ORANGE PARK – Homelessness and financial hardship can affect anyone, including Clay County. When those two things affect minors, it often causes even more problems because it can keep said minor from going to school and getting an education. These situations can be all too common. The COVID-19 pandemic has created even more of this, with many people being laid off from their jobs.

Project REACH was designed to help homeless and unaccompanied children residing in Clay County. Minors classified as unaccompanied, are homeless and not in the custody of a parent or guardian. Many children in this condition do not have the means or anyone to provide them with adequate personal hygiene items. In these types of situations, the children will often be reluctant to attend school, and their educational opportunities will invariably suffer. If they do try to attend school, they may be mocked and ridiculed by their peers. Their mental states will suffer as will their performance.

The Backpack Project wanted to help with these problems. They partnered with Project REACH, to try to identify and help unaccompanied children in Clay County.

Project REACH is a local program designed to help such children to enroll and succeed in school. They provide many things to help, such as free school meals, school supplies, transportation, tutoring, and case management. However, Project REACH, as helpful as they are, has limitations in how they can spend money. They aren’t authorized to spend money on hygiene products.

The Rotary Club of Orange Park Sunset decided to help. They purchased 100 backpacks. Hygiene supplies were then purchased. In March, the bags were assembled; 50 for boys and 50 for girls. The girls’ bags contained hygiene items specific to females, including sanitary napkins.
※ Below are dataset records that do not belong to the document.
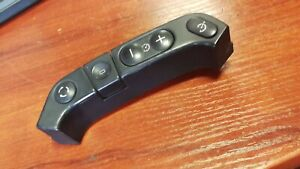 Details about BMW 5 Series E39 95-03 Steering Wheel Cruise Control Buttons  8363652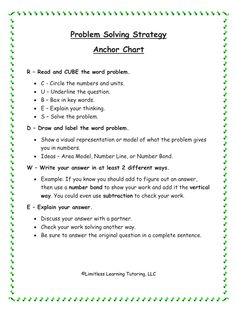 FREEBIE - Help your students solve problems more successfully!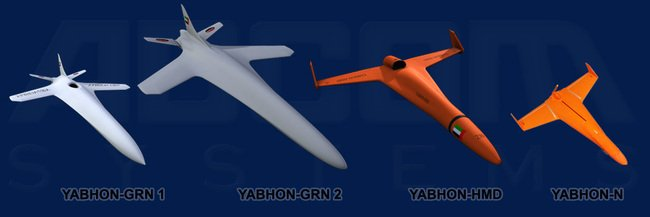 ADCOM Yahbon series drones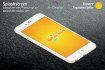 web-plus-mobile-design_ws_1457071599
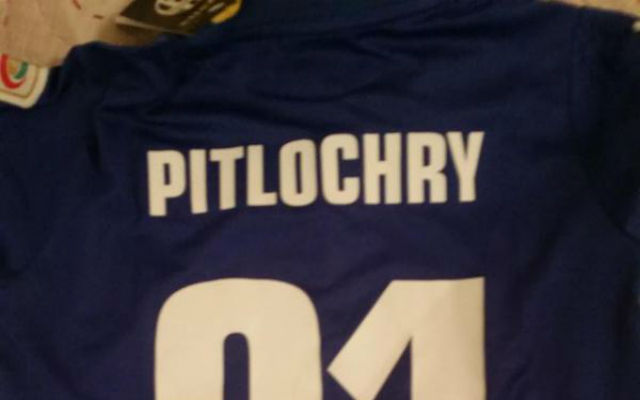 (Image) Autocorrect ruins poor lad's 'Pirlo' Juventus shirt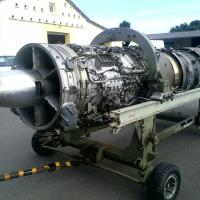 ATAR 9K50
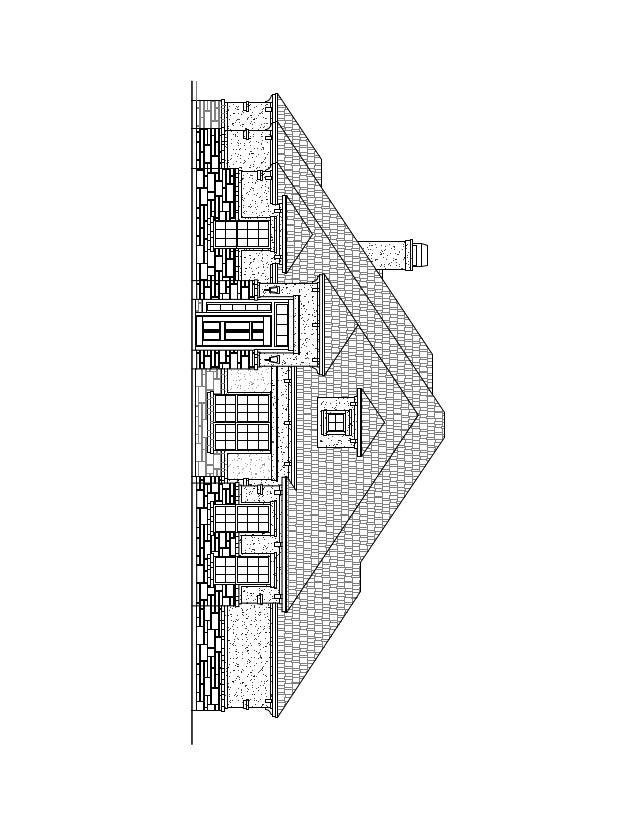 Elevations scheme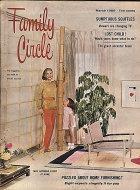 Family Circle Vol. 52 No. 3 Magazine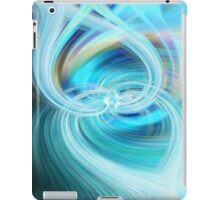 Abstract Water iPad Case/Skin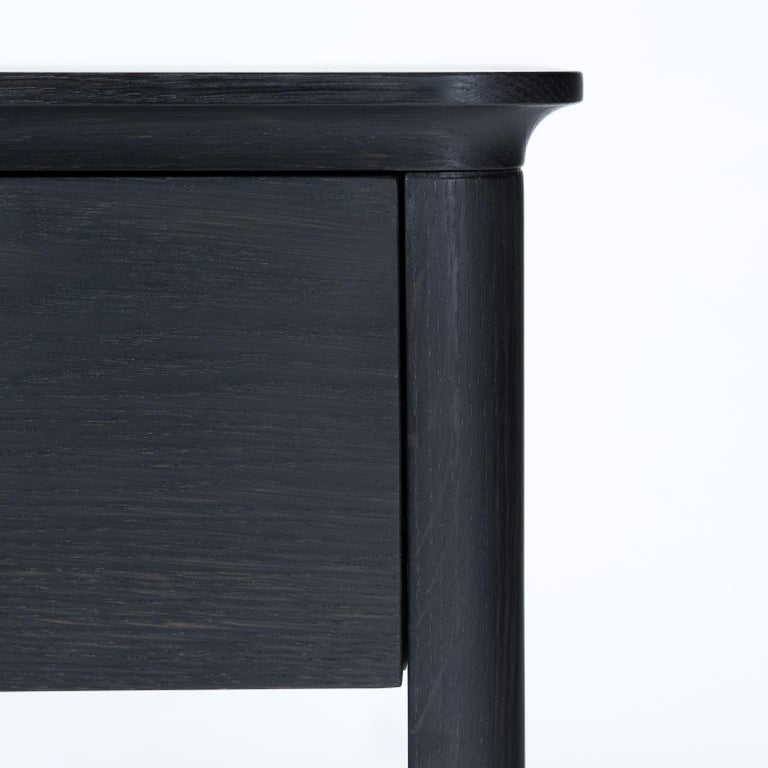 Modern Basin Side Table Nightstand by Tretiak Works, Contemporary Wood Oak Nightstand For Sale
On the whole, the bags had shampoo, conditioner, deodorant, bars of soap and toothpaste.

Susana Bentley is with the Rotary Club and was involved in the effort.

“Homeless children; either their parents lost their jobs and cannot pay rent and end up living out of their cars,” Bentley said in an explanation of the status of homeless and unaccompanied children. “Or parents are not involved, and the kids still want to go to school, so they end up couch-surfing and living with their friends. The Rotary Club intended to provide basic necessities for those children so they can continue to go to school.”

The COVID-19 pandemic, though, reared its head and delayed the handout of the bags. Finally, the bags were delivered to Grove Park Elementary School last Wednesday, where they would be handed out to the children who had been identified as unaccompanied youth.

Fourteen members of the Rotary Club of Orange Park Sunset assisted in the preparation of the backpacks.

“The best thing about it,” said Bentley, “Is that we are trying to keep the kids in school so that they can avoid poverty. The longer they stay in school, the better-educated they’re going to be, and the more successful in life they’re going to be.”